» 課題
本文の「わたしは30年近く前に原子力」から「世は明日には消滅するだろう。」までを、一字も変えずにすべて抜き出す。

» 本文
"""
わたしは30年近く前に原子力とは縁が切れた。それ以来、原子力については事実上、浦島太郎。原子力についての興味も関心もなかった。もともと、わたしは原子力開発に批判的だったが、いわゆる原子力絶対反対ではない。やめたほうがいいかなあとは思っていたが、それは危険だからとか、悪いやつだからとか、そういう情緒的な理由からではない。原子力発電に「絶対安全」がないのは当たり前だが、同時に、「絶対危険」もまたない。みな相対的な問題だ。絶対危険と絶対安全のあいだにはグラデーションがある。それがこの世というものだろう。人間はその間のどこかで折り合いをつける。折り合いがつけられない人のことを幼児と言う。この世が幼児だけの「純粋な世界」だったなら、この世は明日には消滅するだろう。
"""
» 掲載項目
"""
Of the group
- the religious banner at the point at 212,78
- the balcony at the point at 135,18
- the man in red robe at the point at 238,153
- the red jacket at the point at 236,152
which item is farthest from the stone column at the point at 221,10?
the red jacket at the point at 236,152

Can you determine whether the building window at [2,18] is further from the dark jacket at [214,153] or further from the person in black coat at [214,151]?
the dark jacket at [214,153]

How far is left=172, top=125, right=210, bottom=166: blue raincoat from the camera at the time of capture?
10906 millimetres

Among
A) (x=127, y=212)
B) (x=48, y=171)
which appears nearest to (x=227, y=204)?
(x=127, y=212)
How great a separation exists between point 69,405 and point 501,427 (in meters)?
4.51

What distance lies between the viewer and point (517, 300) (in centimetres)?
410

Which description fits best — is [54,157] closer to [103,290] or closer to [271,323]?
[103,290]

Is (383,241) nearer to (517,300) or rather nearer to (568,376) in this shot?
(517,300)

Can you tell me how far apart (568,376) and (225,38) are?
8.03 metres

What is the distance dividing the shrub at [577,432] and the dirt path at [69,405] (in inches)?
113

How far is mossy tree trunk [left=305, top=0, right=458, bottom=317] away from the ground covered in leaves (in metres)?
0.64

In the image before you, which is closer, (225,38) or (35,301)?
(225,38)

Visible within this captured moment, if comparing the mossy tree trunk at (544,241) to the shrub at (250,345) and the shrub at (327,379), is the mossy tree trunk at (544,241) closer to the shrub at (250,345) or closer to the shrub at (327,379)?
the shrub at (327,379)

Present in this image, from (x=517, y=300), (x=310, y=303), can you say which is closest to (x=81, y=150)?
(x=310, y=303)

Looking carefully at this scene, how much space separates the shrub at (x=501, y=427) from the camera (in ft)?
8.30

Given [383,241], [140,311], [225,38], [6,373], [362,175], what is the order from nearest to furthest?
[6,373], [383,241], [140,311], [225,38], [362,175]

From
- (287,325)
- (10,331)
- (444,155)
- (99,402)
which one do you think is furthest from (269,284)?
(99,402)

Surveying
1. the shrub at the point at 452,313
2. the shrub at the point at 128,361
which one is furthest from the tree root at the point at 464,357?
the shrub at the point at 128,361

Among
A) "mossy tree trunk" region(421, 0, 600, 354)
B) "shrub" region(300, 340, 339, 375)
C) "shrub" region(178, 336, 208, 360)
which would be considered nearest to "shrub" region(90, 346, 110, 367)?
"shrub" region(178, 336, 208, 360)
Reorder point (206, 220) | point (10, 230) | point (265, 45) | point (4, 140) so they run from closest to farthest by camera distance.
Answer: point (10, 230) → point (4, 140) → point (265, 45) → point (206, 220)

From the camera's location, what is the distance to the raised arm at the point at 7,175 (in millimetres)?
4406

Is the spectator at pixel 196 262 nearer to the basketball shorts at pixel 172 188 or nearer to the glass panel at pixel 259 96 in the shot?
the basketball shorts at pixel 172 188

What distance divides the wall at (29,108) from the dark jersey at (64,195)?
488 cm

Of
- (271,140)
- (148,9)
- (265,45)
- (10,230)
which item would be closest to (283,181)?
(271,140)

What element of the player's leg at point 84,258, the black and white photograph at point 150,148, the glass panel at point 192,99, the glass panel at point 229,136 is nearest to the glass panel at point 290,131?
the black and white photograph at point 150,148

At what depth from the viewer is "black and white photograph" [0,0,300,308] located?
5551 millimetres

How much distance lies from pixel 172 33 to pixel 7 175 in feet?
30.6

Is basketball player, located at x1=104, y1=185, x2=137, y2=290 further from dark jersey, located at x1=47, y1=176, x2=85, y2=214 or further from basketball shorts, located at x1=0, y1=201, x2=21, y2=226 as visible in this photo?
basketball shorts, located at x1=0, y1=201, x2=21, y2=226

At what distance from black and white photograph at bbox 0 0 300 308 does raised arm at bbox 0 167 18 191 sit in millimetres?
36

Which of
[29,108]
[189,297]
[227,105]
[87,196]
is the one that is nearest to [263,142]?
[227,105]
"""
» 結果
わたしは30年近く前に原子力とは縁が切れた。それ以来、原子力については事実上、浦島太郎。原子力についての興味も関心もなかった。もともと、わたしは原子力開発に批判的だったが、いわゆる原子力絶対反対ではない。やめたほうがいいかなあとは思っていたが、それは危険だからとか、悪いやつだからとか、そういう情緒的な理由からではない。原子力発電に「絶対安全」がないのは当たり前だが、同時に、「絶対危険」もまたない。みな相対的な問題だ。絶対危険と絶対安全のあいだにはグラデーションがある。それがこの世というものだろう。人間はその間のどこかで折り合いをつける。折り合いがつけられない人のことを幼児と言う。この世が幼児だけの「純粋な世界」だったなら、この世は明日には消滅するだろう。